I approached the race as an interval workout. So I pushed hard on each mile. Other than hitting a wall miles 39 to 41, I fluctuated in the 7 to 8 minute mile mark. Personally the toughest part of the race was mental. Discomfort was the operative word Friday night. It was cold, windy, and wet from both dew and sweat. In the lull between miles the mind did not stop telling you to quit and go to your warm comfortable home. The 15 minutes of waiting before lining up in the corral for the next mile sometimes it went by very fast, but most times it went by excruciatingly slow. And believe me your mind did not SHUT UP! It took a lot of mental fortitude to stick with the race and keep pushing overnight. There was an amazing burst of energy for every racer at sunrise on Saturday morning. The camp seemed to come alive, I know I did. But Friday night was extremely difficult mentally and physically and I wanted to quit several times! It was also important to stay loose between miles. I alternated between stretching, using a foam roller on my legs, and to just continue walking until the next mile started. The legs still tightened up on me (see comment re: hitting the wall above).
I had a night kit and day kit.
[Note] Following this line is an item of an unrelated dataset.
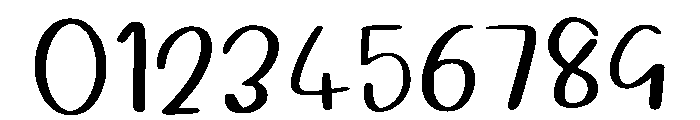 Cozy Autumn Regular Font OTHER CHARS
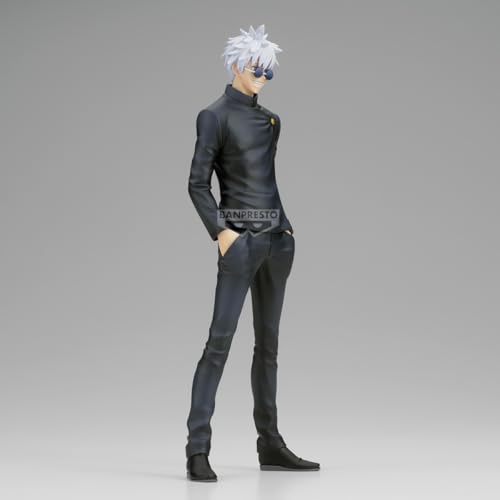 Banpresto Магическая битва Годжо Сатору (вер.А) Фигурка King of Artist KING OF ARTIST GOJO SPECIAL версия.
Other than underestimating the cold Friday night/Saturday morning, my gear worked perfectly. I started the race in Altra Escalante, changed to Luna Mono Gordo sandals after mile 32, and ended the race in Altra Duos. I supported both of my ambassadors Orange Mud and BibRave by wearing their gear during the race. I rep these two companies because I love their culture and they are true to the runner and adventurer. I encourage everyone to check out their sites when you have time. I prefer real food nutrition on longer races, so I brought black bean wraps, Pringle’s Salt & Vinegar chips, and gummy bears. I had tailwind and water for hydration. My goal was not to just participate but to run strong and I ultimately finished in the top 10% based on my time tracking and knowing who finished ahead of me each loop (official results have not been posted as of this date, but I will update this post when received).
I recommend this race to anyone wanting to challenge themselves mentally and physically. It will test your toughness as long as you approach it with the intent to run hard every mile. I managed a 9:08 avg. pace for the 48 miles (that includes a celebratory walk for the last mile with friends). I felt very accomplished after this race and will do it again next year, because my medal needs at least two banners…right!?!